* _Problem statement_
Copy out the lines beginning at the one with "Multiplying Fractions Task" and ending at the last line of the data, both included; pictures stay out.

* _Dataset extract_

§ §

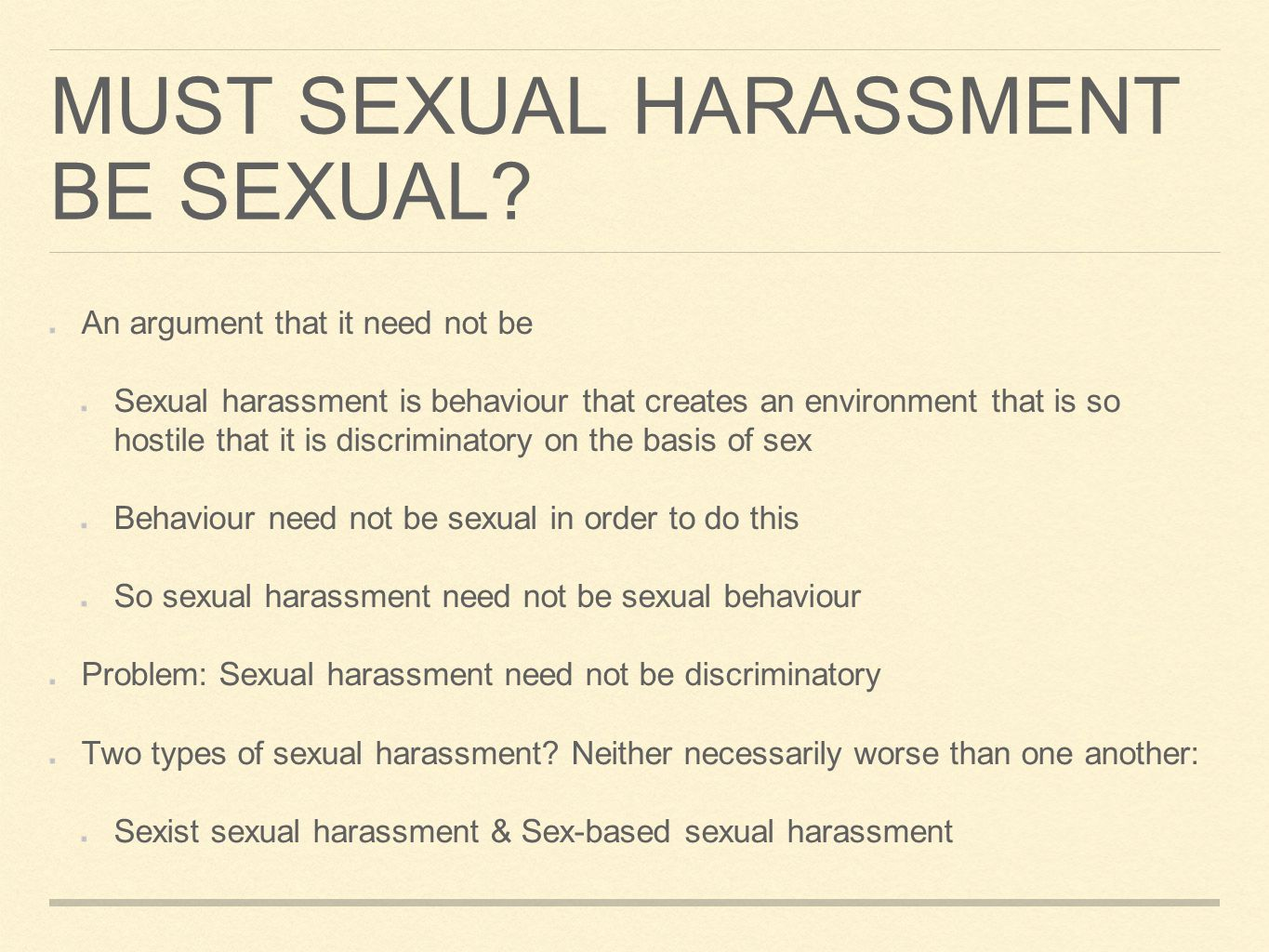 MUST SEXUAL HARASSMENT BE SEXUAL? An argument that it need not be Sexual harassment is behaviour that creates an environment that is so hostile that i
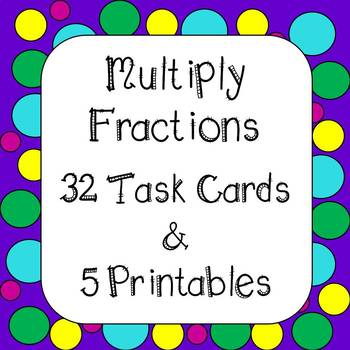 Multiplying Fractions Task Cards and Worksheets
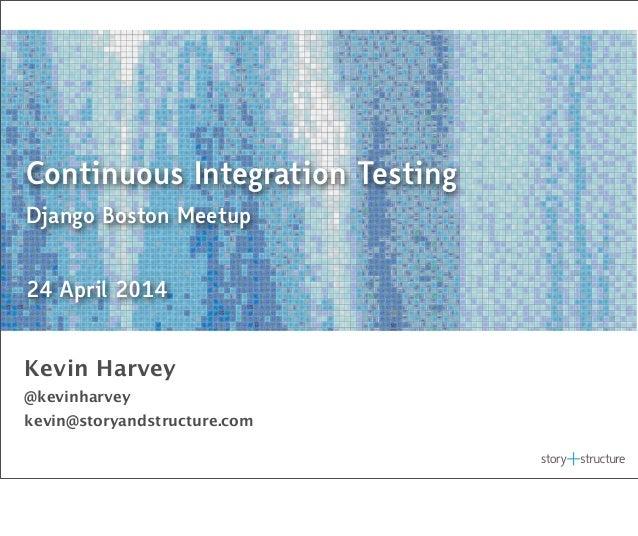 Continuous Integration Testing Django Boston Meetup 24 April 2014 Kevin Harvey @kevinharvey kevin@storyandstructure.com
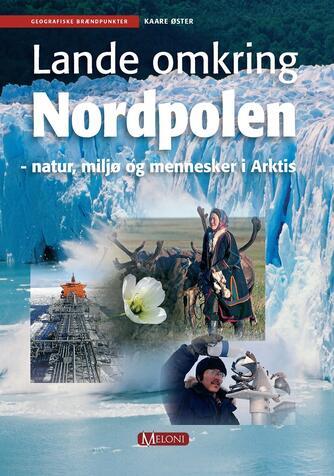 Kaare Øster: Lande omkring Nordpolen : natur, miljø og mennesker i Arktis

§ §

* _Finished task_
 Multiplying Fractions Task Cards and Worksheets
 Continuous Integration Testing Django Boston Meetup 24 April 2014 Kevin Harvey @kevinharvey kevin@storyandstructure.com
 Kaare Øster: Lande omkring Nordpolen : natur, miljø og mennesker i Arktis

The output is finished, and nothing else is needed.